> [TASK STATEMENT]:
Look for the word "path" in the material below. Copy each line that has it.
○ ○ ○ ○
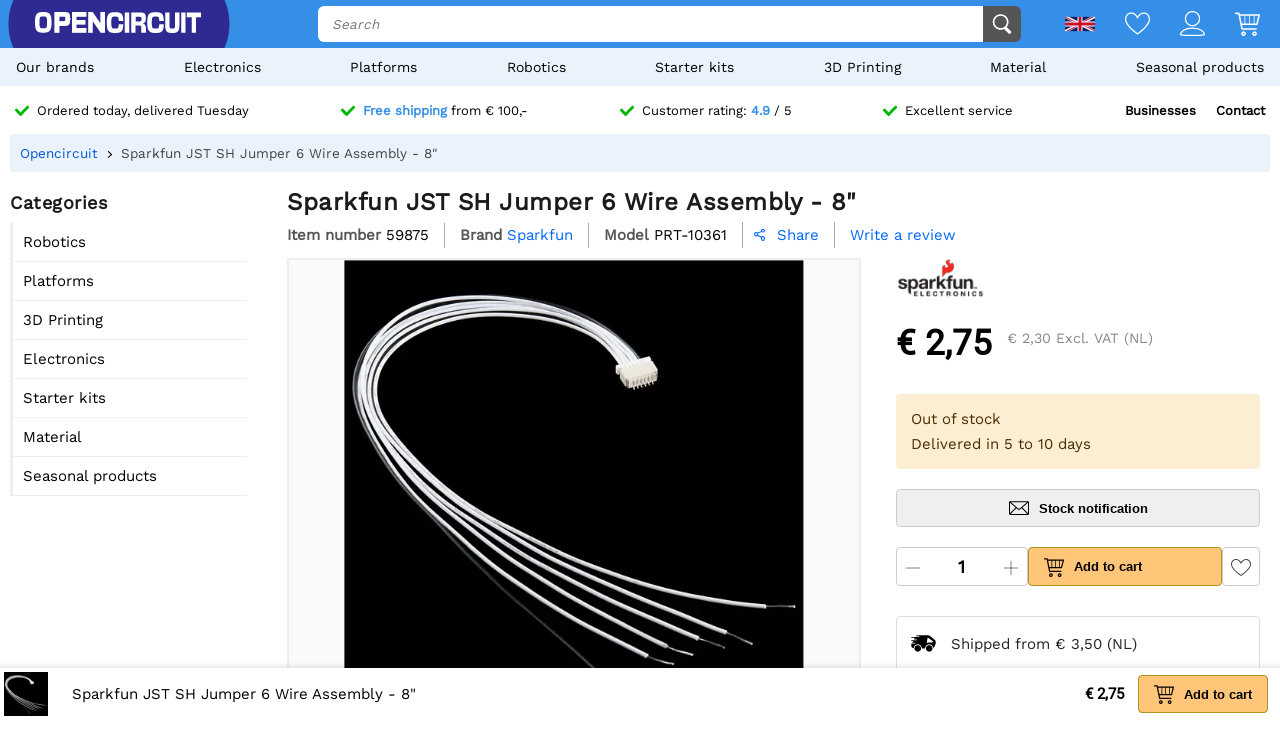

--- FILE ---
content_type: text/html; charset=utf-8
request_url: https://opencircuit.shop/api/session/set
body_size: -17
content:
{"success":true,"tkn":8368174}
○ ○ ○ ○
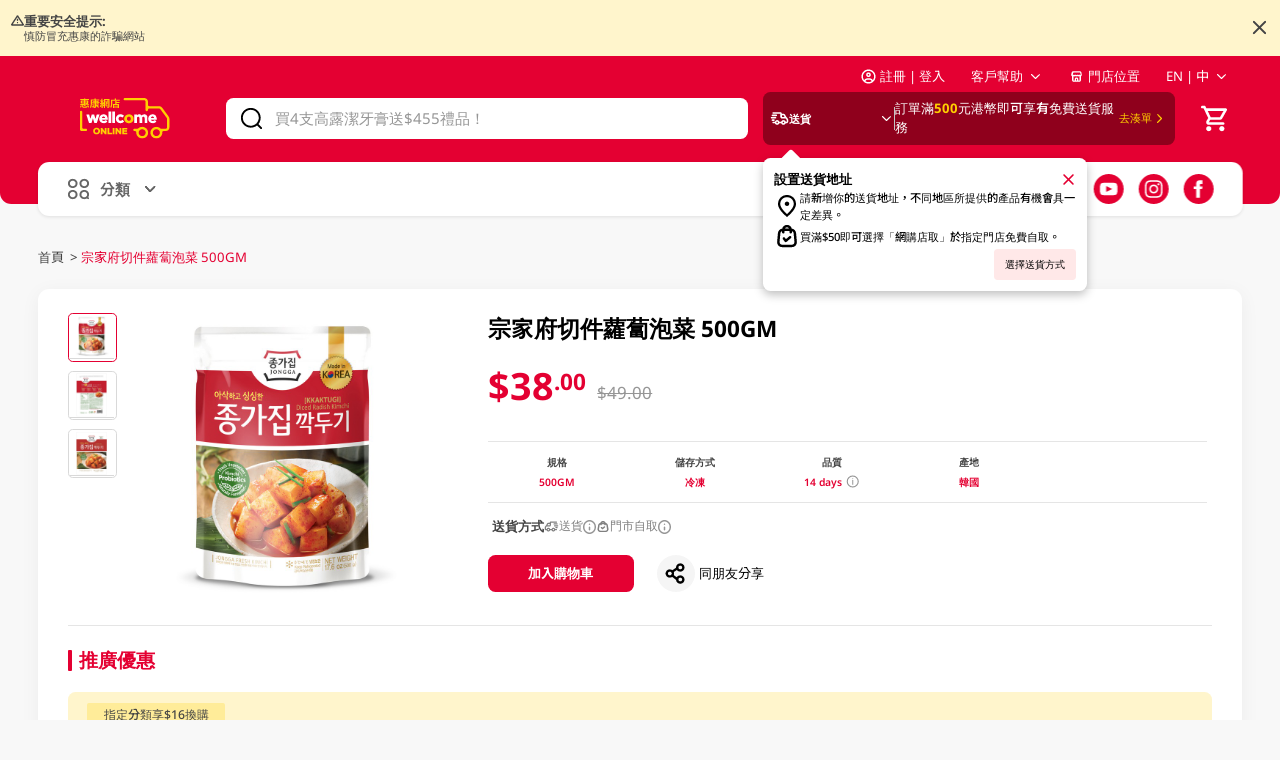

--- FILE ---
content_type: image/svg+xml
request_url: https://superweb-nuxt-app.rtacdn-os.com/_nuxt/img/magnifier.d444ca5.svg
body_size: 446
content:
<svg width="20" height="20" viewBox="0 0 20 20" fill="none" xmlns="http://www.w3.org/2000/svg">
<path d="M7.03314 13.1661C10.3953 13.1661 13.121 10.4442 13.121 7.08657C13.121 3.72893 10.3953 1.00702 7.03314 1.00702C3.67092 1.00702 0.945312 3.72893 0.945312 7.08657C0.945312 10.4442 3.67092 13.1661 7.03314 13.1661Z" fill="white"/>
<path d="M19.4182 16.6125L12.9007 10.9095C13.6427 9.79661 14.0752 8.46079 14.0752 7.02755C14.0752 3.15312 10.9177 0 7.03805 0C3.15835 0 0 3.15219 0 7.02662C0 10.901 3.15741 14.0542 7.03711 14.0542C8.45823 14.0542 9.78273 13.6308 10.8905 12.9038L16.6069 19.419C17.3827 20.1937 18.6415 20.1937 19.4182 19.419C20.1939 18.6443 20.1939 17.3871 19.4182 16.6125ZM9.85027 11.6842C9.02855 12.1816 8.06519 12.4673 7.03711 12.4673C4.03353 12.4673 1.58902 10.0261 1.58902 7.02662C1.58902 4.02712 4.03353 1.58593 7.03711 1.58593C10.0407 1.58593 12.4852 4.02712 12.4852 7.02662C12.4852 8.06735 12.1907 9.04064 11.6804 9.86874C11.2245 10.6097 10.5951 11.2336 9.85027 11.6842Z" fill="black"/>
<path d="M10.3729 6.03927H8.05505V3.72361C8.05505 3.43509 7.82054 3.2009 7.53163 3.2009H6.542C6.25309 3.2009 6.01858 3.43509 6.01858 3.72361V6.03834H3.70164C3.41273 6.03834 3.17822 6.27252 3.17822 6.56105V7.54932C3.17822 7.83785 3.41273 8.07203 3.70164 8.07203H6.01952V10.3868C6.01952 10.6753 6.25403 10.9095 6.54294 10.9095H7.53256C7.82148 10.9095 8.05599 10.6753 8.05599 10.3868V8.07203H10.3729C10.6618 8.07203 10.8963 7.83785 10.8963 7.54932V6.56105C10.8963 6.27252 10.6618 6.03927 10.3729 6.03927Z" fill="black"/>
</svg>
○ ○ ○ ○
> [SOLUTION BELOW]:
<path d="M7.03314 13.1661C10.3953 13.1661 13.121 10.4442 13.121 7.08657C13.121 3.72893 10.3953 1.00702 7.03314 1.00702C3.67092 1.00702 0.945312 3.72893 0.945312 7.08657C0.945312 10.4442 3.67092 13.1661 7.03314 13.1661Z" fill="white"/>
<path d="M19.4182 16.6125L12.9007 10.9095C13.6427 9.79661 14.0752 8.46079 14.0752 7.02755C14.0752 3.15312 10.9177 0 7.03805 0C3.15835 0 0 3.15219 0 7.02662C0 10.901 3.15741 14.0542 7.03711 14.0542C8.45823 14.0542 9.78273 13.6308 10.8905 12.9038L16.6069 19.419C17.3827 20.1937 18.6415 20.1937 19.4182 19.419C20.1939 18.6443 20.1939 17.3871 19.4182 16.6125ZM9.85027 11.6842C9.02855 12.1816 8.06519 12.4673 7.03711 12.4673C4.03353 12.4673 1.58902 10.0261 1.58902 7.02662C1.58902 4.02712 4.03353 1.58593 7.03711 1.58593C10.0407 1.58593 12.4852 4.02712 12.4852 7.02662C12.4852 8.06735 12.1907 9.04064 11.6804 9.86874C11.2245 10.6097 10.5951 11.2336 9.85027 11.6842Z" fill="black"/>
<path d="M10.3729 6.03927H8.05505V3.72361C8.05505 3.43509 7.82054 3.2009 7.53163 3.2009H6.542C6.25309 3.2009 6.01858 3.43509 6.01858 3.72361V6.03834H3.70164C3.41273 6.03834 3.17822 6.27252 3.17822 6.56105V7.54932C3.17822 7.83785 3.41273 8.07203 3.70164 8.07203H6.01952V10.3868C6.01952 10.6753 6.25403 10.9095 6.54294 10.9095H7.53256C7.82148 10.9095 8.05599 10.6753 8.05599 10.3868V8.07203H10.3729C10.6618 8.07203 10.8963 7.83785 10.8963 7.54932V6.56105C10.8963 6.27252 10.6618 6.03927 10.3729 6.03927Z" fill="black"/>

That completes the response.